5 Stücke für Violine solo, mit aufsteigendem ­Schwierigkeitsgrad

Rubrik: Noten
Verlag/Label: Doblinger, Wien 2015
erschienen in: üben & musizieren 3/2016 , Seite 54

Selten schreiben Komponisten ambitionierte Literatur für die jüngsten Musikerinnen und Musiker. Oft wirken die Stücke dann „leicht“ und in der Ausführung auf die begrenzten Fähigkeiten auch musikalisch reduziert. Anders die vorliegenden fünf Stücke für Solovioline der jungen italienischen Komponistin Irene Malizia. Auf Anregung ihrer ehemaligen Violinlehrerin, der renommierten Geigerin und Instrumentalpädagogin Veronica Kröner, schrieb sie diese beeindruckenden kleinen Piècen.
Schon beim ersten Aufschlagen erkennt man sofort die pädagogische Ambition: Die jungen Geigerinnen und Geiger sollen sich bereits in einem sehr frühen Ausbildungsstadium mit Spielweisen und Spieltechniken zeitgenössischer Musik auseinandersetzen. In sieben „Vorab-­Kapiteln“ erläutert Malizia zunächst die Themen Pizzicato mit der linken Hand, Flageoletttöne, glissando, col legno battando, suoni grattati und Mikrotonalität – alles Stichworte, die in der vorliegenden Intensität und Ausführlichkeit in der Regel zu einem deutlich späteren Zeitpunkt angesprochen werden.

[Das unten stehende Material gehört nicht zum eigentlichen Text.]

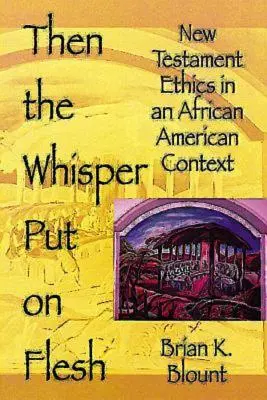 Then the Whisper Put on Flesh

New Testament Ethics in an African American Context

Brian K. Blount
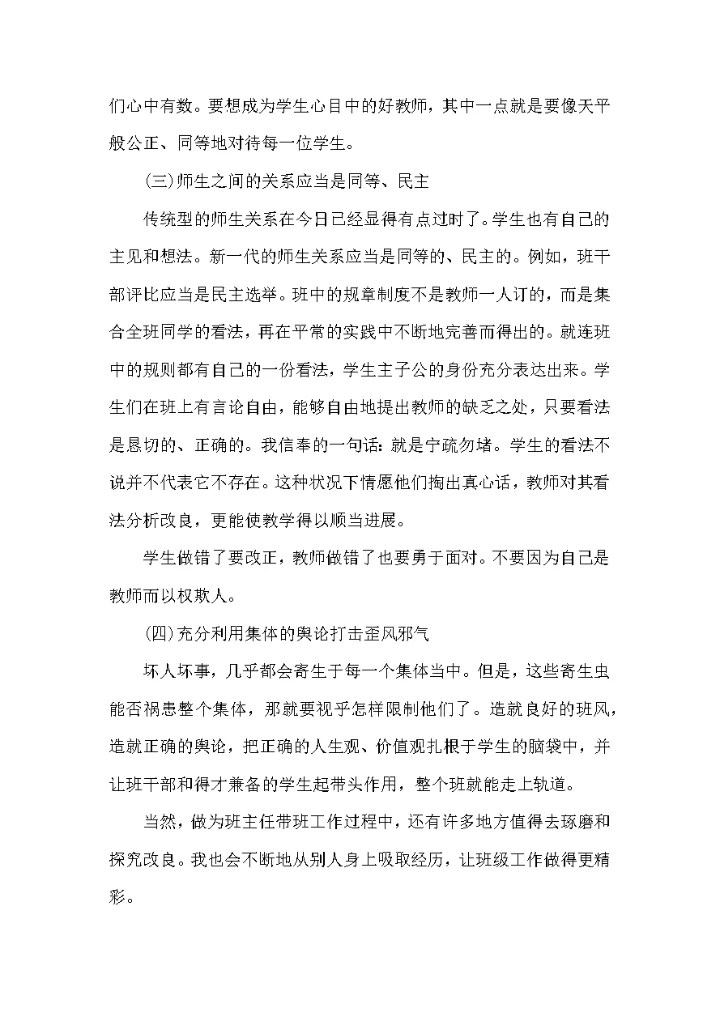 们心中有数。要想成为学生心目中的好教师，其中一点就是要像天平般公正、同等地对待每一位学生。

(三)师生之间的关系应当是同等、民主

传统型的师生关系在今日已经显得有点过时了。学生也有自己的主见和想法。新一代的师生关系应当是同等的、民主的。例如，班干部评比应当是民主选举。班中的规章制度不是教师一人订的，而是集合全班同学的看法，再在平常的实践中不断地完善而得出的。就连班中的规则都有自己的一份看法，学生主子公的身份充分表达出来。学生们在班上有言论自由，能够自由地提出教师的缺乏之处，只要看法是恳切的、正确的。我信奉的一句话：就是宁疏勿堵。学生的看法不说并不代表它不存在。这种状况下情愿他们掏出真心话，教师对其看法分析改良，更能使教学得以顺当进展。

学生做错了要改正，教师做错了也要勇于面对。不要因为自己是教师而以权欺人。

(四)充分利用集体的舆论打击歪风邪气

坏人坏事，几乎都会寄生于每一个集体当中。但是，这些寄生虫能否祸患整个集体，那就要视乎怎样限制他们了。造就良好的班风，造就正确的舆论，把正确的人生观、价值观扎根于学生的脑袋中，并让班干部和得才兼备的学生起带头作用，整个班就能走上轨道。

当然，做为班主任带班工作过程中，还有许多地方值得去琢磨和探究改良。我也会不断地从别人身上吸取经历，让班级工作做得更精彩。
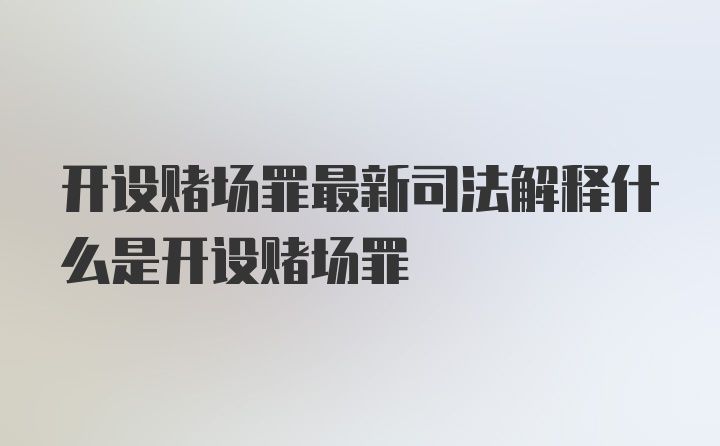 开设赌场罪最新司法解释什么是开设赌场罪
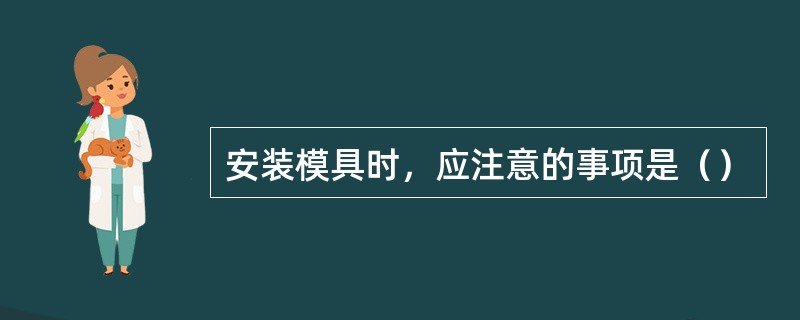 安装模具时，应注意的事项是（）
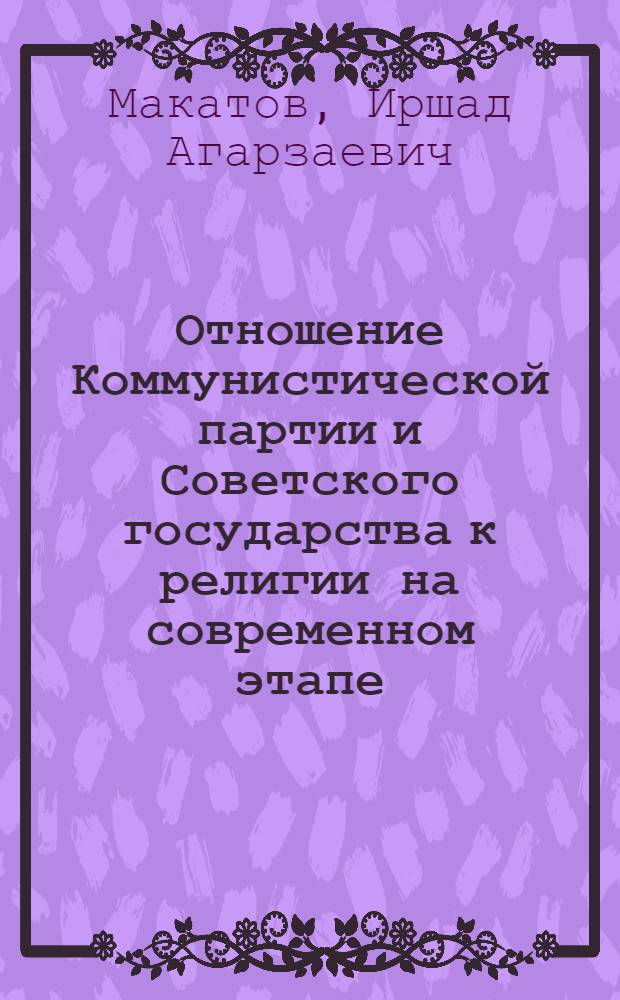 Макатов, Иршад Агарзаевич

Отношение Коммунистической партии и Советского государства к религии на современном этапе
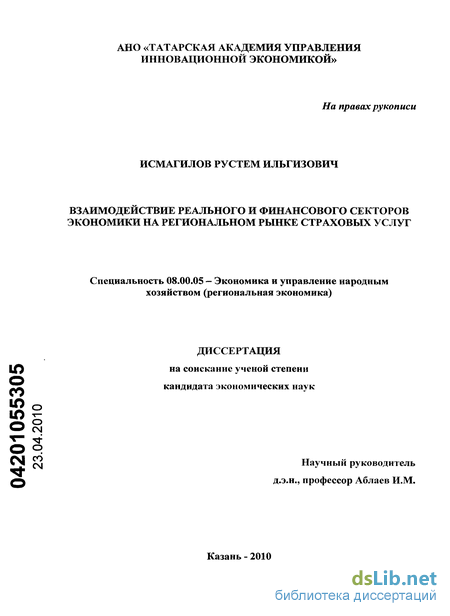 АНО «ТАТАРСКАЯ АКАДЕМИЯ УПРАВЛЕНИЯ ИННОВАЦИОННОЙ ЭКОНОМИКОЙ»

На правах рукописи

ИСМАГИЛОВ РУСТЕМ ИЛЬГИЗОВИЧ

ВЗАИМОДЕЙСТВИЕ РЕАЛЬНОГО И ФИНАНСОВОГО СЕКТОРОВ ЭКОНОМИКИ НА РЕГИОНАЛЬНОМ РЫНКЕ СТРАХОВЫХ УСЛУГ

Специальность 08.00.05 – Экономика и управление народным хозяйством (региональная экономика)

ДИССЕРТАЦИЯ
на соискание ученой степени
кандидата экономических наук

04201055305
23.04.2010

Научный руководитель
д.э.н., профессор Аблаев И.М.

Казань - 2010

dsLib.net
библиотека диссертаций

In Vorübungen wird die Neugier der Jüngsten auf fremde Klänge, Verfremdungen und Geräusche genutzt. Nahezu jedes Thema hat dabei auch einen didaktischen Hintergrund: Glissandi und Mikrotonalität als Weg zur horizontalen Geschmeidigkeit auf dem Griffbrett, Bogendruckvariation als Weg zum klangsinnigen Spiel, Flageolette und Fingerpizzicati als Lösung der Hand vom Griffbrett.
Doch bei aller pädagogischen Absicht ist keineswegs „pädagogische Musik“ entstanden. Nach aufsteigendem Schwierigkeitsgrad in fünf Steigerungsstufen angelegt, ist bereits das erste Stück Scala magica ein vollwertiges kleines Klangspektakel, obwohl die kleinen GeigerInnen lediglich einfache Fingerfolgen in der ersten bis dritten Lage, einfache Doppelklänge und Grundstricharten beherrschen müssen. Der geschickte Einsatz neuer Techniken schafft unter Ausnutzung der dynamischen Bandbreite vom Piano zum Fortissimo eine reizvolle Klangarchitektur. Ähnlich angelegt sind die Stücke Im Kreis, Kontraste im Spiegel und Der Virtuose. Letzteres entfacht in dreieinhalb Minuten ein wahres Klangfeuerwerk. Den Höhepunkt bildet das bereits recht anspruchsvolle Sieben-Minuten-Stück Colori e multiforme mit einer kleinen Kadenz.
Jedem Stückchen sind die didaktischen Anforderungen, gegliedert in „normale“ und „spezielle“ Violintechniken, sorgsam vorangestellt. Bereichernd wirkt der wiederholte Einsatz des Körpers als reine Bewegungsgeste oder auch als Instrument mit Stimme oder Stampfen. Die kleinen Kompositionen sind ein gelungener Beitrag zum Heranführen unserer jüngsten Musikerinnen und Musiker an die zeitgenössische Musik und sollten häufig im Unterricht und bei Vorspielen erklingen.